READING TEXT
• • • • • • •
FYI - after we returned from our trip to Hawai'i last month, I forwarded to Dr. Hazlett, lead author of the _Roadside Geology of Hawai'i_, my photo of the Kilauea lava filed showing the slumpage cracks that are less than 25 years old  (Click here.)  He was very interested and is apparently considering including the photo in a future edition of _Roadside Geology of Hawai'i_.


----------



## nicklinneh (Sep 14, 2007)

steve-
what an informative narrative on the K geology, detailing your great pictures. I hope you'll submit more like this. I'm sad I didn't know about the Roadside book when we went to BI in June. ---ken


----------



## T_R_Oglodyte (Sep 14, 2007)

With thanks to Greg G, who posted a Picasa photo album that has exactly the pic I was missing of the connection of the Makewehi Cliffs across Shipwreck Beach.

The pic below is from Greg's Picasa photo album, taken at "Hyatt end" of the Po'ipu Point resort grounds - i.e., the other side of the resort from where I took the picture I posted above.






The rocks in the foreground of Greg's picture are  Makewehi sandstones that originally were part of the same sand dune formation that formed the cliff on the other side of Shipwreck Beach that appears just on the right edge of Greg's picture. 

Shipwreck Beach was formed when the ocean breached the cliffs.  The ocean likely broke through here because this was a low spot in the dunes, as indicted the by the difference in elevation between the spot where Greg took the picture and the top of the cliff on the other side of the Bay.  Also, the Koloa lava flows behind the dunes (i.e., in front of the Hyatt) don't appear to have been as thick as they are at the Sunterra Poi'pu Point resort.  That also would have made it easier for the waves to cut a new bay where Shipwreck Beach is now. In contrast the lava between Brennecke's Beach and the Hyatt resort was thicker and resisted erosion, so that area now juts in the water as a point of land (and creating the wonderful views, with the crashing waves, and great turtle habitat).


----------



## dmharris (Nov 1, 2007)

Steve,

Thanks for this great lesson.  We were over at the Po'ipu resort for a timeshare tour and were wowed by this beach, the view, the turtles, etc.  Great to have the geological history behind it.


----------
• • • • • • •
AVAILABLE DATA
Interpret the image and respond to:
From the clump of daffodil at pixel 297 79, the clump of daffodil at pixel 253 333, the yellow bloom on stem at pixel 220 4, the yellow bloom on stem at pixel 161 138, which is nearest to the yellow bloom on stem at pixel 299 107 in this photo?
• • • • • • •
TASK INSTRUCTIONS
1. According to the forum thread, how was Shipwreck Beach formed?
2. Summarize the forum thread in three sentences.
The lines are separate material and have nothing to do with the forum thread.

SOLUTIONS TO EACH TASK
1. Shipwreck Beach was formed when the ocean breached the cliffs.

2. One poster sent Dr. Hazlett, lead author of the _Roadside Geology of Hawai'i_, a photo of Kilauea lava showing slumpage cracks less than 25 years old, and Hazlett is apparently considering it for a future edition. Drawing on a picture from Greg G's Picasa album, the same poster explains that Shipwreck Beach formed when the ocean broke through a likely low spot in the Makewehi sand dunes, where thinner Koloa lava flows also made it easier for waves to cut a bay. The thicker lava between Brennecke's Beach and the Hyatt resisted erosion and now juts into the water as a point of land, and other posters thank the author for the lesson.